> [Consigne A] Indiquez si chacun des énoncés suivants concorde avec l'extrait sur les prix du gaz, en répondant par oui ou par non et en citant les mots décisifs : (i) les prix de détail du gaz sont comparables dans la plupart des États de l'UE ; (ii) les prix de gros du gaz naturel sont indexés sur ceux du pétrole ; (iii) Bruxelles estime les capacités d'approvisionnement insuffisantes face à la demande.
> [Consigne B] Prolongez l'extrait sur les prix du gaz dans l'UE en reprenant juste après sa dernière phrase.

> [Extrait source]
Dans un rapport sur le secteur de l’énergie dans le Vieux Continent, élaboré récemment par la Commission européenne, il est relevé que sur le marché communautaire, les prix de gros du gaz naturel, indexés sur ceux du pétrole, ont connu une hausse d’environ deux euros à fin 2004.

Les prix de gros du gaz se prêtent à la comparaison dans la majorité des vingt-cinq Etats de l’UE aujourd’hui, à la différence de ceux de détail, qui, eux, enregistrent des différences considérables, est-il écrit dans le document de la Commission européenne. Cette évolution ne semble cependant pas se répercuter sur les circuits d’approvisionnement dont les capacités sont actuellement amplement suffisantes pour satisfaire la demande en hausse, rassure Bruxelles. Et puis, il existe déjà de bonnes raisons pour les pays producteurs et les fournisseurs communautaires de conclure des contrats pour satisfaire une demande croissante.

[Entrées de questions spatiales]
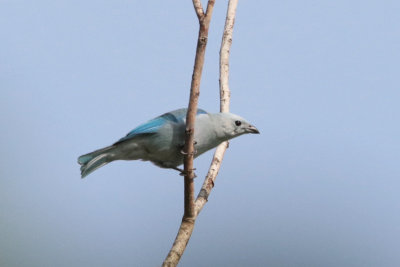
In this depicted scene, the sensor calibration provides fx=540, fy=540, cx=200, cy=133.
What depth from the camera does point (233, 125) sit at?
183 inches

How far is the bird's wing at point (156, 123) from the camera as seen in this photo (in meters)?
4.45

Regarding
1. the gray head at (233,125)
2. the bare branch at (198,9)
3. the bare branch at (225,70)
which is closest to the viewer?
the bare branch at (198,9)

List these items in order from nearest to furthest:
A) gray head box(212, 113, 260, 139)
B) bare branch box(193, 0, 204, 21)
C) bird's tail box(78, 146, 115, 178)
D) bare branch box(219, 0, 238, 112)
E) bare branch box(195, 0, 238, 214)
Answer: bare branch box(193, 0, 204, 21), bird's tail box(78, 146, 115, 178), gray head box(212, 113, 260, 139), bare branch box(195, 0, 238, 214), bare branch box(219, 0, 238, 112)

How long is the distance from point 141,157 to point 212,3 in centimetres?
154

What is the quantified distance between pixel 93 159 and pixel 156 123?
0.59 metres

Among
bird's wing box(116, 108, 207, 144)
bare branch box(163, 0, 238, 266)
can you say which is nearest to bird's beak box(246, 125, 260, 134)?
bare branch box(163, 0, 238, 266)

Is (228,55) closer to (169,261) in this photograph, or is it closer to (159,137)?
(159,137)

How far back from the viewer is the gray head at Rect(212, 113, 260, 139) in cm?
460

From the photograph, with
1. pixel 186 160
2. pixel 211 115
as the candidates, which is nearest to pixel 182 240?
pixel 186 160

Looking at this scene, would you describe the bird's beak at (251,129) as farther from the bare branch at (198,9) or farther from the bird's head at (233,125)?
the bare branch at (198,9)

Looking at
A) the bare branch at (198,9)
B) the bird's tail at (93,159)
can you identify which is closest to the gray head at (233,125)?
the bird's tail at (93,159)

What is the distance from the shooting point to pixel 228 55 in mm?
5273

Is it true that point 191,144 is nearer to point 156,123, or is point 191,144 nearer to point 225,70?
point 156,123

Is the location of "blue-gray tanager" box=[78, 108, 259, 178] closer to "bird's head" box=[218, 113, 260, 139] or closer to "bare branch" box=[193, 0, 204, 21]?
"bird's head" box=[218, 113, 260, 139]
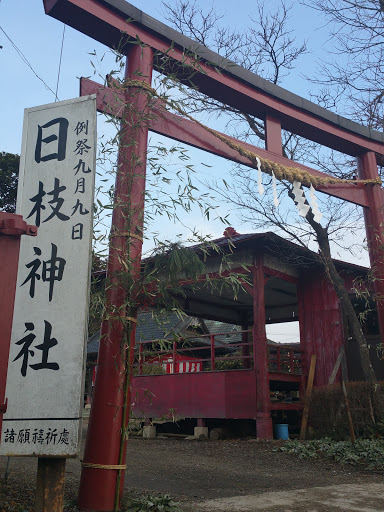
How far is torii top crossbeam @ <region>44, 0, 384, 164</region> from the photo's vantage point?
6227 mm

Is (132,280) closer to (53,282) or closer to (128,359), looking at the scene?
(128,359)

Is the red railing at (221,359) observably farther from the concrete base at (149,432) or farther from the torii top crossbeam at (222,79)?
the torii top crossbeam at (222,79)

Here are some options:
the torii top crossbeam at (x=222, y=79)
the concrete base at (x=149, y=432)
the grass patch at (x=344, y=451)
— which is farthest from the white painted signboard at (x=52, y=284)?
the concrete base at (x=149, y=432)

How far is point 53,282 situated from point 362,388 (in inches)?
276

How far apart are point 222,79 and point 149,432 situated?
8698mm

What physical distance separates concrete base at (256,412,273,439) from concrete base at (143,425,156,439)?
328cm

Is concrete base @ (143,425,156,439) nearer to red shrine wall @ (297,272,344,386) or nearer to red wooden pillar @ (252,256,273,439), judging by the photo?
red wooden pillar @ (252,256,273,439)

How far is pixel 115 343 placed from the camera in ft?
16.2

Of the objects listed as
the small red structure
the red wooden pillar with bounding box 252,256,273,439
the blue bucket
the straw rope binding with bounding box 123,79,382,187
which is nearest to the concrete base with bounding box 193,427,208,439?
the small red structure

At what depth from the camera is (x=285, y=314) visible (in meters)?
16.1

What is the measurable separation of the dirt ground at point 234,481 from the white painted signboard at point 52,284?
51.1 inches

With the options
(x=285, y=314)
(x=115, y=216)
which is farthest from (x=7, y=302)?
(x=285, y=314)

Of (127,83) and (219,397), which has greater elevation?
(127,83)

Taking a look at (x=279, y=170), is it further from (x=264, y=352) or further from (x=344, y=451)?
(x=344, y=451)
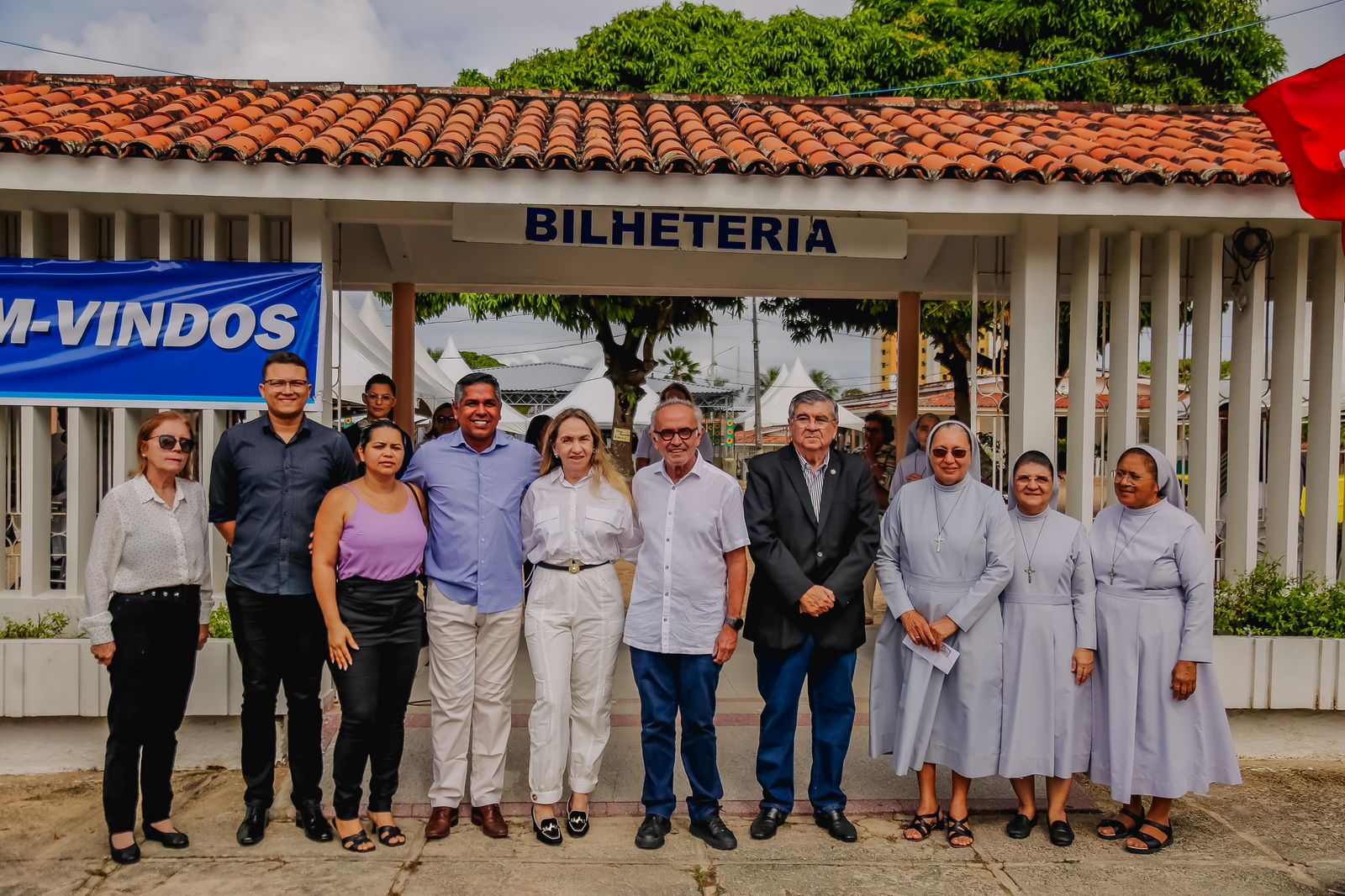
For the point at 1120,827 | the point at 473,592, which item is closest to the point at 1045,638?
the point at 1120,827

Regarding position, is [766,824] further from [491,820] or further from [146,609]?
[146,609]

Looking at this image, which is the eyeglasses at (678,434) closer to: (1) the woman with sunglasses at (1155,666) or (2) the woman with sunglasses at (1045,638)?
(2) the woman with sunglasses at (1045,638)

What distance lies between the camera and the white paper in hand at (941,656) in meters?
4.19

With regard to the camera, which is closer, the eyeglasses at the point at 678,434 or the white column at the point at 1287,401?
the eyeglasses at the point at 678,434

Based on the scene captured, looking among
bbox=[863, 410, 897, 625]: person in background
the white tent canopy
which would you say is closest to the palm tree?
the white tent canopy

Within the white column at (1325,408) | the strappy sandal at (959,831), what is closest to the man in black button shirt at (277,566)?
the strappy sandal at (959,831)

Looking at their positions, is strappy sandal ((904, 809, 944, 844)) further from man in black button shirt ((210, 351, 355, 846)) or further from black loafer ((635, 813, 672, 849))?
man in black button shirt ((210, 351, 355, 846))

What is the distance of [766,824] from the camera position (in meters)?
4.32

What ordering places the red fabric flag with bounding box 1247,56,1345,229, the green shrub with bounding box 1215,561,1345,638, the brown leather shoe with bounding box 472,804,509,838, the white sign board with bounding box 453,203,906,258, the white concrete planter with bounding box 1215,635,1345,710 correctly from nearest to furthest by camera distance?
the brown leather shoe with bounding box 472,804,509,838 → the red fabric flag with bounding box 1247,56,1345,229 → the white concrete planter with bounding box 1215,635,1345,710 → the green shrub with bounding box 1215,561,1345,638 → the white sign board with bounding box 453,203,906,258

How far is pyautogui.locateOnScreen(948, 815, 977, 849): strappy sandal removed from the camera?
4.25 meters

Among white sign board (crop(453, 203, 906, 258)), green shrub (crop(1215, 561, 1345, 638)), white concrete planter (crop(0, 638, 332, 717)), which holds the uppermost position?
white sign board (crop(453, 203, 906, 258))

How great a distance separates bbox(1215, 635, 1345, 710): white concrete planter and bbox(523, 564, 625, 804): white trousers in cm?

> [Réponse rédigée A]
(i) Non : « à la différence de ceux de détail, qui, eux, enregistrent des différences considérables ».
(ii) Oui : « les prix de gros du gaz naturel, indexés sur ceux du pétrole ».
(iii) Non : « amplement suffisantes pour satisfaire la demande en hausse ».

> [Réponse rédigée B]
La consommation gazière diffère d’un pays à un autre. Elle augmente d’environ 14% en Espagne par exemple. A moyen terme, un certain nombre de projets, notamment pour des terminaux GNL (gaz naturel liquéfié) sont en cours ou envisagés. Bruxelles déplore toutefois les faiblesses de la construction d’un marché européen concurrentiel dans ce secteur. La création du marché intérieur du gaz, estime-t-il ainsi, exige une intégration plus forte ainsi qu’une intensification des efforts en vue de diversifier l’approvisionnement. La Commission européenne note que « même s’il existe plusieurs fournisseurs, leur concurrence mutuelle risque de se révéler inefficace s’ils achètent tout leur gaz au même grossiste ». Et d’ajouter : « Le développement du marché intérieur est freiné par le maintien de réservations à long terme de capacités de transport. Autre chose, le manque de cohérence entre les structures de tarification des différents exploitants de systèmes de transport a également empêché la concurrence dans certains domaines. » Les marchés gaziers continuent de présenter d’importantes rigidités dans de nombreux cas, généralement à cause du manque persistant d’intégration entre les marchés nationaux, y est-il écrit. Dans plusieurs pays, il est aujourd’hui difficile de changer de fournisseur du fait que les régimes d’équilibrage et de stockage sont inadéquats. Et que les tarifs de distribution sont élevés, soulignent les rédacteurs de ce rapport. A ce stade de la métamorphose du marché, les Européens se donnent une échéance : d’ici à juillet 2007, tous les clients pourront avoir la possibilité de choisir les fournisseurs d’électricité et de gaz qui leur conviennent. Mais en théorie, et seulement en théorie, du moins dans les conditions actuelles du marché. Il est, selon Bruxelles, important que l’ouverture du marché présente aux ménages et aux petites entreprises le même niveau de continuité de service pour l’électricité et le gaz et le même niveau de transparence des prix et des conditions contractuelles, indépendamment du choix du fournisseur.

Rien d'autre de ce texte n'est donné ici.